Texto apresentado:

Da mesma forma, é profundamente perturbadora a história de um divórcio civilizadíssimo em que, sem dramas, sem que haja sequer um verdadeiro momento de ruptura, sem que se diga uma única palavra sobre ele, se sente à distância de muitos anos o sofrimento de uma criança.

Teolinda Gersão tem um forte poder evocativo em espaços curtos, em cenas quotidianas, em acasos menores e na verdadeira alegria ou tristeza que eles podem trazer. Há um conto em que dois pais que não falam com um filho há anos, com um filho que se deu bem na cidade, preparam com todo o cuidado uma visita ao filho, uma visita que deverá sarar as mágoas antigas e mostrar o orgulho dos pais. No entanto, quando chegam a casa do filho, com as melhores roupas que se arranjaram na aldeia, até com algumas das roupas emprestadas, são tomados por palhaços contratados para uma festa de crianças. Toda a cena é comovente, e faz lembrar a relação do Homem com Deus.

Enquanto trata de alegria e de tristeza, ou de alguns dos seus temas mais comuns, como a ideia, tão explorada por Girard, de que a distância sacraliza, Teolinda Gersão dá-nos contos que merecem a leitura. Mais, os seus contos têm uma força pouco habitual neste género de histórias: quem foca pequenos lampejos de bondade ou de maldade, quem tem a destreza de fazer do comum o lugar dos grandes sentimentos, tem tendência a tratar esses repentes como momentos de viragem ou de conversão. O lado mais perturbador nos contos de Teolinda Gersão é que estes momentos são vividos mesmo como momentos, isto é como episódios que nos mostram que não basta a percepção da beleza para nos dedicarmos a ela. A vida tem uma carapaça muito mais dura e, às vezes, não é preciso nada para rejeitarmos aquilo que sabemos que é bom.

Dados fornecidos:
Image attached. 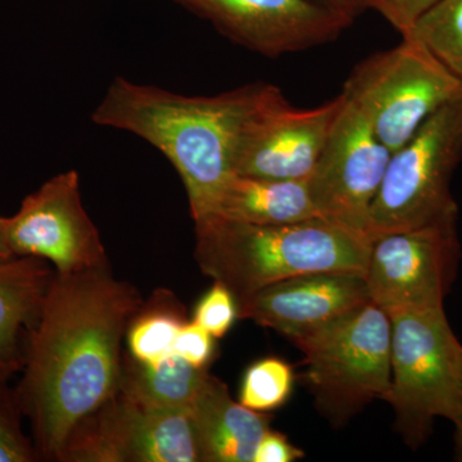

As suas instruções: Devolva, por favor, o trecho do texto sobre os contos de Teolinda Gersão que começa em "Da mesma forma, é" e termina em "de uma criança.", copiado sem qualquer alteração. Baseie-se apenas no texto sobre os contos de Teolinda Gersão, e não nos dados.

Resolução do exercício:
Da mesma forma, é profundamente perturbadora a história de um divórcio civilizadíssimo em que, sem dramas, sem que haja sequer um verdadeiro momento de ruptura, sem que se diga uma única palavra sobre ele, se sente à distância de muitos anos o sofrimento de uma criança.